• [Текст для чтения]
=======
Как я написал вначале, в тот момент, когда Порфирий упомянул статью, в сцене происходит перелом – но только на ее «втором дне», -- и тому, кто погружен во внешнее развитие сюжета, этот перелом незаметен. Увидев, что Порфирий «усиленно и умышленно» искажает идею статьи, Раскольников решается «принять вызов» и начинает излагать ее содержание, и, вот, тогда-то, отрешившись от сюжетной конкретности происходящего, уходя в область мысли, он обретает спокойствие. Будь на месте Достоевского писатель типа Толстого, он непременно обратил бы внимание читателя на необычность внезапного спокойствия Раскольникова и постарался бы объяснить его причину. Но, стилистика Достоевского такова, что он оставляет это на усмотрение читателя, хотя, вероятно, знает, что читатель, увлеченный внешним сюжетом, не слишком обратит на такую деталь внимание (или же он как будто надеется, что читатель не обратит внимания).  
 
Что же такое статья Раскольникова? Ее идея, что люди делятся на стадо и героев, достаточно расхожая идея девятнадцатого века, и Раскольников сам говорит, что все это было сказано уже тысячи раз. Тем не менее мысль автора статьи качественна, потому что она отстранена от оценочных субъективных суждений типа плохо-хорошо, лучше-хуже и искусно строится на парадоксах.
=======
Проверьте по тексту для чтения, верны ли утверждения: (a) Раскольников обретает спокойствие, когда начинает излагать содержание своей статьи; (b) Достоевский подробно объясняет читателю причину внезапного спокойствия Раскольникова; (c) Раскольников считает идею своей статьи новой. Для каждого ответьте «да» или «нет» и приведите решающие слова текста точной цитатой. Перечень, идущий после текста, для работы с ним не нужен.
=======
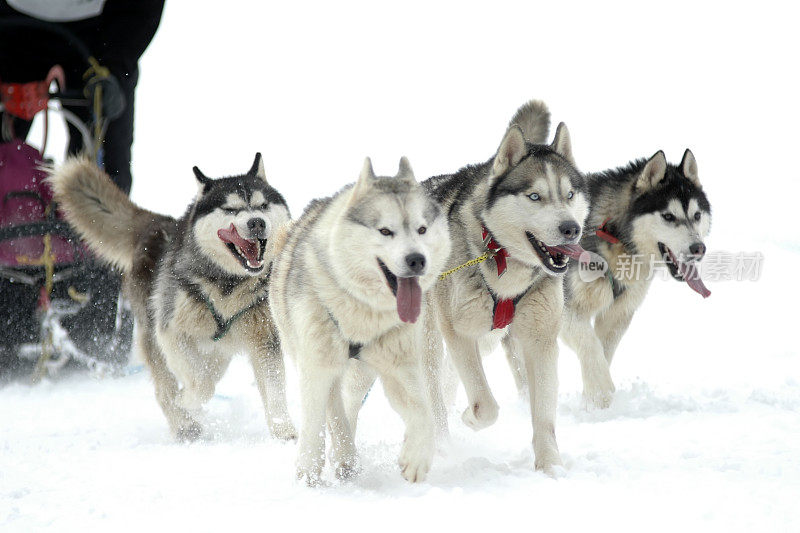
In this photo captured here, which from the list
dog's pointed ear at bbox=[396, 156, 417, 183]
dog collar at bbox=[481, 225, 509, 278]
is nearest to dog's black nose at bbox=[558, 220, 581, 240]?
dog collar at bbox=[481, 225, 509, 278]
=======
• [Результат]
(a) Да: «начинает излагать ее содержание, и, вот, тогда-то, отрешившись от сюжетной конкретности происходящего, уходя в область мысли, он обретает спокойствие».
(b) Нет: «он оставляет это на усмотрение читателя».
(c) Нет: «Раскольников сам говорит, что все это было сказано уже тысячи раз».